Meronica Finch walks through the kitchen door at the Fort Wayne Rescue Mission on a Tuesday morning with a huge smile on her face, ready to face the day. “Good morning,” she shouts as the door swings open. “Good morning!”
“I love cooking because as a young girl I used to be in the kitchen with my grandma and my mom.”
“A great cook has to keep a clean kitchen,” she shouts as she wipes down her cooking station where she’s preparing a meal for over 200 people.
“I’m a certified chef, but I’m not one of those cooks who measures things,” she says with a knowing smile. “People always ask me, how come you don’t measure anything? Because every time I try to measure something, I mess up, so I don’t do it. I go off instinct.”
“I went to Cordon Bleu School,” she says. “I know how to cook all of that cuisine, but I don’t do it. I make down home meals.” Anyone who has sampled her food is glad she does. With a quick taste she knows if it need a little more spice, or a little more sweetness.
On this day, she’s making a Chicken Stir Fry loaded with fresh vegetables and spices. “My stir fry is one of my big hits,” she says with gusto. “And they (the residents) love it. Let’s go!”
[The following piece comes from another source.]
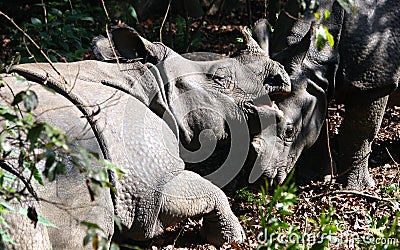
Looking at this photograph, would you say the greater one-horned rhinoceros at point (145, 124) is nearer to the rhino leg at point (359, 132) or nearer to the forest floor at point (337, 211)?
the forest floor at point (337, 211)

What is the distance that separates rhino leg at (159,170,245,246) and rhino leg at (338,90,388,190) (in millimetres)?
1674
Part 2: Mother and Daughter share special mission
Meronica’s daughter is close by preparing fresh cinnamon rolls. Lakesha Finch is Director of Food Services at the Rescue Mission. “Mom is special,” she says. “Not only is she my mom, but she’s everyone’s mom out here. You don’t hear them calling her Meronica. You’ll hear them calling her mom.”
Mom is a title Meronica wears with pride. “They always come in and say, mom, what are you cooking today, what are you cooking today?”
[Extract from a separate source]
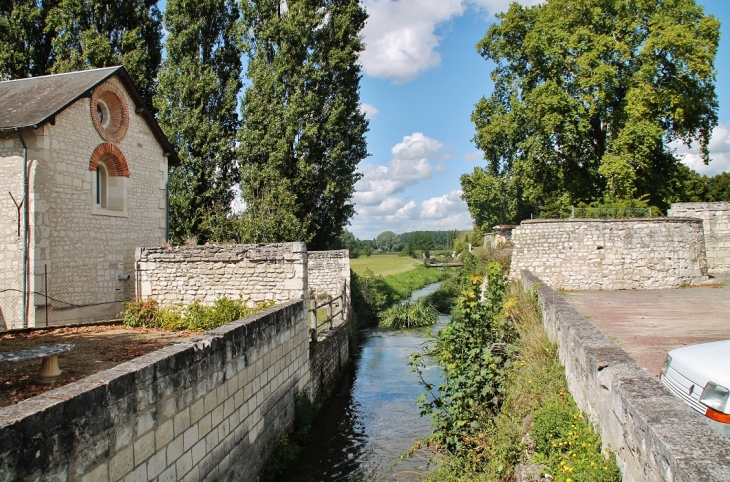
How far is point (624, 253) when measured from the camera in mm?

“Today, I’m cooking a Chicken Stir Fry,” she says with glee as she stirs the ingredients with a giant paddle that resembles a canoe oar. “We’re feeding a lot of people today!”
“She cooks things like stir fry,” says Jay Evans, Communications and Social Media Coordinator at the Rescue Mission. “Yesterday, it was barbecue chicken for the residents because we believe that hope starts with a warm meal.”
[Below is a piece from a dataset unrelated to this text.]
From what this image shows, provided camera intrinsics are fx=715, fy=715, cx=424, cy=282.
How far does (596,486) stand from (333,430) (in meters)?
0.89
“I’m gonna add a little more brown sugar,” Meronica says after sampling the dish. “I think it needs a little more sweetness for my guys.” Her “guys” as she calls them are the residents. “Don’t look down on them because they’re down, or homeless. Treat them with dignity, respect, and love.”
As mom chops up some fried pineapple to add to the stir fry, her daughter says, “A good meal, a hearty meal, can bring back childhood memories sometimes.”
As mom tosses in a few jalapeno peppers for spice, she reflects on the people she’s preparing the meal for. “I just love to see them eating and enjoying what they’re eating,” she says. “They always tell me, good meal mom, good meal. That makes me feel good. I love them to death.”
Evans sees the satisfaction on the faces of the people preparing the meal. “They’re getting to see that meal that they prepared going to somebody that is in need of a meal and getting that sense of fulfillment and positivity.”
Lakesha adds, “The food that we’re giving them isn’t just food,” she says. “It’s love on a plate.”